→ **Stated task a**
Report every line of the records below that contains the string "Rect", matching its case exactly, and copy each such line in full.

→ **Excerpt**

----------------

- Breed: Thoroughbred
- Sire: Inland Voyager
- Grandsire: Roberto
- Dam: Pink Screen
- Damsire: Silent Screen
- Sex: Stallion
- Foaled: April 24, 1989
- Died: February 20, 2001
- Country: Venezuela
- Color: Chestnut
- Owner: Stud Ilusion
- Trainer: Ivan Calixto
- Record: 19:13-3-0
- Earnings: $441,855

Major wins
- Clásico Comparación (1991) Clasico Jose Antonio Paez (1992) Clásico Cría Nacional (1992) Clásico República de Venezuela (1992) Premio Cria Nacional(1992) Premio Internacional Copa de Oro (1992) Gran Premio Unicria (1992)

Awards
- Venezuelan Co-Champion 2-Year-Old Male (1991) Venezuelan Horse Of The Year (1992) Venezuelan Champion 3-Year-Old Male (1992) Venezuelan Champion Sprinter (1992) Leading First Crop Sire in Venezuela (1997) Leading Sire in Venezuela (1999)

= Catire Bello =

Venezuelan Thoroughbred racehorse

Catire Bello (April 24, 1989–February 20, 2001) was a Venezuelan racehorse who was most famous for his participation in the Florida Derby and becoming the 4th Venezuelan Triple Crown winner.

----------------

→ **Data supplied**
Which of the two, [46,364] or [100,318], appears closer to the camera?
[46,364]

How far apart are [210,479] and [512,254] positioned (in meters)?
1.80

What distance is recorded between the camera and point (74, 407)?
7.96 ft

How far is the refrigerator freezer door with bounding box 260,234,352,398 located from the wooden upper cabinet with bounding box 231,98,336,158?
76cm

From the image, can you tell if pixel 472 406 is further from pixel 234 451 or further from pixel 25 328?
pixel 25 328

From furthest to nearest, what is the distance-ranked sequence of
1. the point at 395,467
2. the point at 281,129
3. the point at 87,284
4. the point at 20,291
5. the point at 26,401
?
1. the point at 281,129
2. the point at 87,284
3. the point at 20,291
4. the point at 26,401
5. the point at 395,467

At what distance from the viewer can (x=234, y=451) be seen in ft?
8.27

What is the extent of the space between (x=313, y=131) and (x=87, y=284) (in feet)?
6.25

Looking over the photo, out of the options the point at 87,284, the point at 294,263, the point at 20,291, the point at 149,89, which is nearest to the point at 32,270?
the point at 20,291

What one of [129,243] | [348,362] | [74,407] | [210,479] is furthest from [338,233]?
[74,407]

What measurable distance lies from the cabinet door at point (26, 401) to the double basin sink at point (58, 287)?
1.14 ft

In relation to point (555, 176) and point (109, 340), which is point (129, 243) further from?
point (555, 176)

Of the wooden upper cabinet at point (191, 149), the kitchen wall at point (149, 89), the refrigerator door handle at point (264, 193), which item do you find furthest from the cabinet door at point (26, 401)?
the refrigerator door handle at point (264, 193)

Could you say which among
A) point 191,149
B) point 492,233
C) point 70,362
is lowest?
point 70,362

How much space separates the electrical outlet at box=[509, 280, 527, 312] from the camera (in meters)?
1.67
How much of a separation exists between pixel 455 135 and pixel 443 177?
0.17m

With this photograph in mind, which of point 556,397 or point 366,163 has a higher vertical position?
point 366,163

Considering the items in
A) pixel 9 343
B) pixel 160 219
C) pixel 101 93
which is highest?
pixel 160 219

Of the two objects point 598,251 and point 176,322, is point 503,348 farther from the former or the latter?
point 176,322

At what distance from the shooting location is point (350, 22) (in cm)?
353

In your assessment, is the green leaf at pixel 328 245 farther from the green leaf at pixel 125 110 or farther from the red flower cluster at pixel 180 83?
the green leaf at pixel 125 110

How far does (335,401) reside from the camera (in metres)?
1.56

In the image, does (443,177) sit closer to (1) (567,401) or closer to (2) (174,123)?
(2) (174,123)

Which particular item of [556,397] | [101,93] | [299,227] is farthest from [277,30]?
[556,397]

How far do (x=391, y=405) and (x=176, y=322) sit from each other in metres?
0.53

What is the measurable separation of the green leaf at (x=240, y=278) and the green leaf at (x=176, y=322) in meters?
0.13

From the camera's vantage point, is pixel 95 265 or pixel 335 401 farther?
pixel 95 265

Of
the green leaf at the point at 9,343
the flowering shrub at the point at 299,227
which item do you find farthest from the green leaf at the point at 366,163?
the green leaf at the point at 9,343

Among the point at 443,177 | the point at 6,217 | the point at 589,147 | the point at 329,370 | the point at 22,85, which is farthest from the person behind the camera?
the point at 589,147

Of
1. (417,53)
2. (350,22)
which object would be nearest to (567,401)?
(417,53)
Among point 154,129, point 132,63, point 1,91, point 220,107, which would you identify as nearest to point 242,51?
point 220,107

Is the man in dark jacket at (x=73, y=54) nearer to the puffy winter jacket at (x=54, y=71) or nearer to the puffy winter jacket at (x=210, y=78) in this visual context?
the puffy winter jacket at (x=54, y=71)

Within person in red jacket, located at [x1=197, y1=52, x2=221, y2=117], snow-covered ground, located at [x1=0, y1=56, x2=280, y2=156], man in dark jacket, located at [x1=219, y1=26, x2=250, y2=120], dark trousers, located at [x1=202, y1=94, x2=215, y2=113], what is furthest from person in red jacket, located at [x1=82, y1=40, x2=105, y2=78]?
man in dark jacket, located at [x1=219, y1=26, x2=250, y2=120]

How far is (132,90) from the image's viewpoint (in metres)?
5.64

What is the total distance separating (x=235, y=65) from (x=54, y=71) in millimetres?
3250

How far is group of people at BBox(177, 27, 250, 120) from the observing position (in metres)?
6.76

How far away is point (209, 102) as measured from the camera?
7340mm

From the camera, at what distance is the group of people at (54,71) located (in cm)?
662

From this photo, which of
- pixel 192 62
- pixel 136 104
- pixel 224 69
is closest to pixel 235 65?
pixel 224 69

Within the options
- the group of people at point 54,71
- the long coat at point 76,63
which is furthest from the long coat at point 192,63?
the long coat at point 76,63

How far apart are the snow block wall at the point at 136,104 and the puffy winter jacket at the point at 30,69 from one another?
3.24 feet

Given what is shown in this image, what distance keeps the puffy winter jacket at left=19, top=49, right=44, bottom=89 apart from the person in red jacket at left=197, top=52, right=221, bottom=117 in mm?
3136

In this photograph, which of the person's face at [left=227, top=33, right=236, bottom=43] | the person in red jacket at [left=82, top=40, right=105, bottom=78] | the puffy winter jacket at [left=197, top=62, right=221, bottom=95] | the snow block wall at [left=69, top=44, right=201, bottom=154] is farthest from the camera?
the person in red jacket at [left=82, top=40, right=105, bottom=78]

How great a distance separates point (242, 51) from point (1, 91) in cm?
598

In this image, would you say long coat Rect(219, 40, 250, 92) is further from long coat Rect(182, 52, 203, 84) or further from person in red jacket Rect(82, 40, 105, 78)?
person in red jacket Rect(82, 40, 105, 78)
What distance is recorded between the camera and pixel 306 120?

----------------

→ **Stated task b**
Go on with the article on the racehorse Catire Bello, starting right after its last sentence.

→ **Exercise answer a**
In this image, would you say long coat Rect(219, 40, 250, 92) is further from long coat Rect(182, 52, 203, 84) or further from person in red jacket Rect(82, 40, 105, 78)?
person in red jacket Rect(82, 40, 105, 78)

→ **Exercise answer b**
== Background ==
Catire Bello which roughly translates to pretty blonde in Spanish was a Chestnut colt bred at Haras La Quebrada. He had no white markings on his feet but he had a signature white blaze on his face to go along with his orange coat. His sire was Inland Voyager a modest stakes runner who never finished better than 4th in graded stakes company. However he was quite an influential sire in Venezuela. Siring champions such as Voyardo, Delta Force, and Traffic Control His dam Pink Screen was a proven dam who mostly ran in allowance races. At auction he would be sold to Stud Illusion for 1,150,000 Venezuelan bolívars.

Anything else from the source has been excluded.